(Saved entries)
□ □ □

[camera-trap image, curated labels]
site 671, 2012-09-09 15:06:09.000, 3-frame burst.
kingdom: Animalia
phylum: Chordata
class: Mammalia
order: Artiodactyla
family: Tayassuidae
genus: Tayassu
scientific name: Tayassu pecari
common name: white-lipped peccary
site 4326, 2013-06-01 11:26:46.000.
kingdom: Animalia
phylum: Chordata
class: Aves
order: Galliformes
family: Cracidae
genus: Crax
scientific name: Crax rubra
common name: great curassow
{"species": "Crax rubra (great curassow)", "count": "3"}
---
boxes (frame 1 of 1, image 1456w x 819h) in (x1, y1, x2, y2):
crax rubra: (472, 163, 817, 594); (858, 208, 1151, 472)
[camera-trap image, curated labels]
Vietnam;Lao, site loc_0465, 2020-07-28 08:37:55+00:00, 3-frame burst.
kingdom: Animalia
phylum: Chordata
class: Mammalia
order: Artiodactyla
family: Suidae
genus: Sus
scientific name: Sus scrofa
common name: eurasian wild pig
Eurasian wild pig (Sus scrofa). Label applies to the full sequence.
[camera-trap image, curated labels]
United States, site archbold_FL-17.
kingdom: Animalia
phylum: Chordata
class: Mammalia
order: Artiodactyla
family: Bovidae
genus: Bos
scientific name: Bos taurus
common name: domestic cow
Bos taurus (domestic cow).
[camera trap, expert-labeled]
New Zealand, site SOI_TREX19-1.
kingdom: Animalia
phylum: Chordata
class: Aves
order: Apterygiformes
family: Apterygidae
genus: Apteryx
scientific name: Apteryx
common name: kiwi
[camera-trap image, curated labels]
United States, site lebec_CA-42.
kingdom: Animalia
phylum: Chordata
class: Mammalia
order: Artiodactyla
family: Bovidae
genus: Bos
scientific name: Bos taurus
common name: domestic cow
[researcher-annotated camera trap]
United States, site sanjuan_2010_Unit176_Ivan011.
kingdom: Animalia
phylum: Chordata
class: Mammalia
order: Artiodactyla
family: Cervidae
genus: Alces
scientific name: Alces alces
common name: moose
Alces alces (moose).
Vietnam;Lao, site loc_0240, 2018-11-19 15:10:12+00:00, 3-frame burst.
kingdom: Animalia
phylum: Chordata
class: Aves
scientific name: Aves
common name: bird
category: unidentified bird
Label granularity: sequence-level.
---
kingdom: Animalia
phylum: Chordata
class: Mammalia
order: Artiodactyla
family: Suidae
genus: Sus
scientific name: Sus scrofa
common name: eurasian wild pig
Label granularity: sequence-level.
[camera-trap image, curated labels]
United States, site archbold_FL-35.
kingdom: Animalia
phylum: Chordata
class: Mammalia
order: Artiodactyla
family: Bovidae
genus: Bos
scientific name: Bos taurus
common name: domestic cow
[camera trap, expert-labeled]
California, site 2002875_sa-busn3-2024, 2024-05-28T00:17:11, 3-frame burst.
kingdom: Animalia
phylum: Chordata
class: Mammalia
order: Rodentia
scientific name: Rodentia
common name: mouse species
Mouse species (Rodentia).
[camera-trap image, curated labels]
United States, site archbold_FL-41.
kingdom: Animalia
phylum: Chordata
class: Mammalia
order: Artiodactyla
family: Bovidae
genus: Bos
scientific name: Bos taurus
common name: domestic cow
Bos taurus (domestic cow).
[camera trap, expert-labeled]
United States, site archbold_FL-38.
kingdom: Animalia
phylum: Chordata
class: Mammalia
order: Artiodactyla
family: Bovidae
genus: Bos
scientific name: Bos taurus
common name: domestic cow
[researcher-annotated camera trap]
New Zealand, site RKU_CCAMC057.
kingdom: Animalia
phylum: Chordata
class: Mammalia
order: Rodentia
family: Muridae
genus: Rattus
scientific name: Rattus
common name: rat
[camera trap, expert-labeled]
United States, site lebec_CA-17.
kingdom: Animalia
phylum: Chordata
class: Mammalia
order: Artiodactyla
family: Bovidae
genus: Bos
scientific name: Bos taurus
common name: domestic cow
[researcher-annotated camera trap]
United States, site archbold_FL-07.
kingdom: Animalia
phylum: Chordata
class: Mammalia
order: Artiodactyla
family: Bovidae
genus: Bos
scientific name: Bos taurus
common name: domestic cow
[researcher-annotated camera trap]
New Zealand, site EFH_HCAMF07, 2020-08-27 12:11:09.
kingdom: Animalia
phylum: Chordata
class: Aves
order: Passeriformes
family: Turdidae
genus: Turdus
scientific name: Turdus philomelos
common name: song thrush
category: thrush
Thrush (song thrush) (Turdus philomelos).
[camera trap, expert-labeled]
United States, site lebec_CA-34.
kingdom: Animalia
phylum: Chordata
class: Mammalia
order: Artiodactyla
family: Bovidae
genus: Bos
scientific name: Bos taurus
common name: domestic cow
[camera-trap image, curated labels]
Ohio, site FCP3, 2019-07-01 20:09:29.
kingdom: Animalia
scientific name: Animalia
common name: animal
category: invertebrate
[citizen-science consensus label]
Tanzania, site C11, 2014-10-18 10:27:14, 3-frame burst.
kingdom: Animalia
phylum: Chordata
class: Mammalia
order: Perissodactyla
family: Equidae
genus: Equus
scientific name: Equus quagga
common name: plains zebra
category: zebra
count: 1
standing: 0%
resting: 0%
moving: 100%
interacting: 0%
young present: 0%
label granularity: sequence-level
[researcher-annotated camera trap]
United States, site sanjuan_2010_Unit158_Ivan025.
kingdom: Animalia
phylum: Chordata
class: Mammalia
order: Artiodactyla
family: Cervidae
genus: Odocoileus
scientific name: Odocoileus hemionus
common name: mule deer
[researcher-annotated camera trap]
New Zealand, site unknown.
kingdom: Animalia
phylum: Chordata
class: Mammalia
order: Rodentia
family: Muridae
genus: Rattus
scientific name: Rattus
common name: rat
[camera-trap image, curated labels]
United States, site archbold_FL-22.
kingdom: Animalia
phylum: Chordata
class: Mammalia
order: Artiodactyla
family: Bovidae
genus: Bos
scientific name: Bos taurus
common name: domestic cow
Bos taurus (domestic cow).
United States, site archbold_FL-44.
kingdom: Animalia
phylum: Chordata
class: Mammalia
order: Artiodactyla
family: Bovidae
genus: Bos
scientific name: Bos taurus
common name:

□ □ □

**What to produce:**
Starting with the first line of the records, repeat every line up to and including the one containing "Vietnam;Lao, site loc_0240, 2018-11-19", and nothing else.

**Result:**
[camera-trap image, curated labels]
site 671, 2012-09-09 15:06:09.000, 3-frame burst.
kingdom: Animalia
phylum: Chordata
class: Mammalia
order: Artiodactyla
family: Tayassuidae
genus: Tayassu
scientific name: Tayassu pecari
common name: white-lipped peccary
site 4326, 2013-06-01 11:26:46.000.
kingdom: Animalia
phylum: Chordata
class: Aves
order: Galliformes
family: Cracidae
genus: Crax
scientific name: Crax rubra
common name: great curassow
{"species": "Crax rubra (great curassow)", "count": "3"}
---
boxes (frame 1 of 1, image 1456w x 819h) in (x1, y1, x2, y2):
crax rubra: (472, 163, 817, 594); (858, 208, 1151, 472)
[camera-trap image, curated labels]
Vietnam;Lao, site loc_0465, 2020-07-28 08:37:55+00:00, 3-frame burst.
kingdom: Animalia
phylum: Chordata
class: Mammalia
order: Artiodactyla
family: Suidae
genus: Sus
scientific name: Sus scrofa
common name: eurasian wild pig
Eurasian wild pig (Sus scrofa). Label applies to the full sequence.
[camera-trap image, curated labels]
United States, site archbold_FL-17.
kingdom: Animalia
phylum: Chordata
class: Mammalia
order: Artiodactyla
family: Bovidae
genus: Bos
scientific name: Bos taurus
common name: domestic cow
Bos taurus (domestic cow).
[camera trap, expert-labeled]
New Zealand, site SOI_TREX19-1.
kingdom: Animalia
phylum: Chordata
class: Aves
order: Apterygiformes
family: Apterygidae
genus: Apteryx
scientific name: Apteryx
common name: kiwi
[camera-trap image, curated labels]
United States, site lebec_CA-42.
kingdom: Animalia
phylum: Chordata
class: Mammalia
order: Artiodactyla
family: Bovidae
genus: Bos
scientific name: Bos taurus
common name: domestic cow
[researcher-annotated camera trap]
United States, site sanjuan_2010_Unit176_Ivan011.
kingdom: Animalia
phylum: Chordata
class: Mammalia
order: Artiodactyla
family: Cervidae
genus: Alces
scientific name: Alces alces
common name: moose
Alces alces (moose).
Vietnam;Lao, site loc_0240, 2018-11-19 15:10:12+00:00, 3-frame burst.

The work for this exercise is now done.